A Turing degree d is said to be low for isomorphism if whenever two computable structures are d-computably isomorphic, then they are actually computably isomorphic. We construct a real that is 1-generic and low for isomorphism but not computable from a 2-generic and thus provide a counterexample to Franklin and Solomon’s conjecture that the properly 1-generic degrees are neither low for isomorphism nor degrees of categoricity.

Keywords

Computability isomorphism genericity lowness

1. Introduction

A set A is low for a relativizable class $C$ if using it as an oracle does not reduce the class at all, that is, if $C^{A} = C$ . This term was first introduced in pure computability theory in 1972 with respect to Turing functionals [12]. Since then, lowness has been studied in “applied” subfields of computability theory such as algorithmic randomness [7] and computational learning theory [11], and it was studied for the first time in the context of computable structure theory by Franklin and Solomon [8]. Here, Franklin and Solomon defined the notion of lowness for isomorphism. We write that $A$ is d-computably isomorphic to $B$ ( $A ≅_{d} B$ ) if there is an isomorphism from $A$ to $B$ that is computable from d.

Definition 1.1.
[8] A degree d is low for isomorphism if for every pair of computable structures $A$ and $B$ , if $A ≅_{d} B$ , then $A ≅_{0} B$ .

Informally, d is low for isomorphism if, whenever it can compute an isomorphism between two computable structures, no oracle is actually necessary to do so because they are already computably isomorphic.

While Franklin and Solomon did not develop a full characterization of this notion, they obtained both positive and negative partial characterizations, mainly in terms of category and measure. We recall that a real A is n-generic if it either meets or strongly avoids every $Σ_{n}^{0}$ subset of $2^{< ω}$ ; that is, if for every such S, there is some $σ ≺ A$ such that either $σ \in S$ or no extension of σ is in S. A real is weakly n-generic if it meets every dense $Σ_{n}^{0}$ subset of $2^{< ω}$ ; that is, if for every such S, some initial segment of the real is in S [10]. If a real is n-generic (or weakly n-generic), we may say it is large with respect to category. If a real is random, on the other hand, it is large with respect to measure. For any reasonably defined randomness notion $R$ , the class of $R$ -random reals is conull; we refer the interested reader to [5,9] for definitions.

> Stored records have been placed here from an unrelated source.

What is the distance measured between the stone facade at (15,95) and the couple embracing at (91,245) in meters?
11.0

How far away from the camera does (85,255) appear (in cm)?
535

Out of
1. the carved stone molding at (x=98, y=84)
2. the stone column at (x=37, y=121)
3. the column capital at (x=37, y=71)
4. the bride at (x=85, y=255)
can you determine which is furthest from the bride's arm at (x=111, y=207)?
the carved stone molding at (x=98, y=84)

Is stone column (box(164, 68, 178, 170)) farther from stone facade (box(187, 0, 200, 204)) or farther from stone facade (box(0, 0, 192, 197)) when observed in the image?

Franklin and Solomon proved that every Cohen 2-generic degree is low for isomorphism but that no Martin-Löf random degree is [8]. Therefore, this class of degrees is large with respect to category but small with respect to measure. Both of these bounds were found to be optimal: Franklin and Solomon showed that there was a weakly 2-generic degree that is not low for isomorphism and a computably random degree that is. However, the question remained as to whether any degree that was generic and low for isomorphism must necessarily be at least 2-generic.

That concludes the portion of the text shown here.